I've got 147gr in my XD9SC and it eats it just fine. Never one hiccup.

I'll stick to my personal experience versus the opinion of some Internet _expert_ named "Anonymous".


----------



## JustRick (Sep 14, 2008)

For what it's worth, that's a REALLY old article. For example, the "less than $200" Mossberg 500 shotgun the writer refers to is now more like $350-400. No mention of S&W M&P or FNP pistols, either. I wouldn't sweat it. Even if you prefer 115 or 124 grain hollow points for self defense, there's nothing wrong with using the 147s for target shooting. I tried one box of 147 grain ammunition in my FNP-9 and it worked fine (like every other kind of factory ammunition I've tried).


----------



## BeefyBeefo (Jan 30, 2008)

Come on guys, I'm trying to get some free ammo here! :anim_lol: :watching:


----------



## JustRick (Sep 14, 2008)

Uh, sorry, I'm mistaken. Send it all to Jeff!


----------



## BeefyBeefo (Jan 30, 2008)

JustRick said:


> Uh, sorry, I'm mistaken. Send it all to Jeff!


Exxxcellent....




:watching:


----------



## unpecador (May 9, 2008)

plentyofpaws said:


> I own some, but will give it away.


To who?


----------



## kev74 (Mar 22, 2008)

unpecador said:


> To who?


To BeefyBeefo!

:smt023


----------



## BeefyBeefo (Jan 30, 2008)

kev74 said:


> To BeefyBeefo!
> 
> :smt023


yyyyeeesssss [/Mr. Burns] :anim_lol::watching:


----------



## kg333 (May 19, 2008)

> And never use any 147 grain bullet in any caliber. They are cursed





> NEVER use 147 grain ammo in a 9mm pistol! There was a stupid fad for 147 grain hollowpoints a few years ago, and many were suckered into buying these weak, worthless and malfunction-prone rounds. I don't care what you've heard: never use any 9mm hollowpoint heavier than 125 grains. 147 grain hollowpoints often jam in many popular 9mm guns like the Browning Hi-Power, SIG, Beretta 92, S&W and Glock. Ignore the gun magazine hype and stick to what works. If you want to gamble, go to Reno. Don't gamble with your life. 147 grain ammo sucks.


Right...I love unsupported arguments. :smt076 :smt108

KG


----------



## kev74 (Mar 22, 2008)

kg333 said:


> Right...I love unsupported arguments. :smt076 :smt108
> 
> KG


From anonymous posters on the interwebs! :watching:


----------



## plentyofpaws (Nov 7, 2008)

Hey guys I just posted something I read that may have been an interest to some.

I looked for the authors name, but it was never given. I don't really like stuff that comes from "a somebody told me" source. But reading it, it does appear the writer knew what he/she was talking about. Yes I noticed the dated prices, but ammo is ammo. I doubt ammo makers have made many modifications.

And thanks for all your input, may change my mind about my 147 & 165 gr stuff. Sorry Beefy!


----------



## BeefyBeefo (Jan 30, 2008)

| Data segment |
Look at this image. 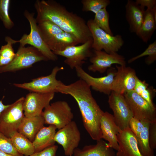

| Job 1 |
According to the forum thread, what does the Mossberg 500 shotgun that the article describes as "less than $200" now cost?
| Job 2 |
Reproduce verbatim the passage of the forum thread between "From anonymous posters" and "made many modifications.", inclusive.
| Job 3 |
Which guns does the forum thread's quoted warning name as ones in which 147 grain hollowpoints often jam? List all of them.

| Task answer 1 |
It now costs more like $350–400.

| Task answer 2 |
From anonymous posters on the interwebs! :watching:


----------



## plentyofpaws (Nov 7, 2008)

Hey guys I just posted something I read that may have been an interest to some.

I looked for the authors name, but it was never given. I don't really like stuff that comes from "a somebody told me" source. But reading it, it does appear the writer knew what he/she was talking about. Yes I noticed the dated prices, but ammo is ammo. I doubt ammo makers have made many modifications.

| Task answer 3 |
Browning Hi-Power, SIG, Beretta 92, S&W, Glock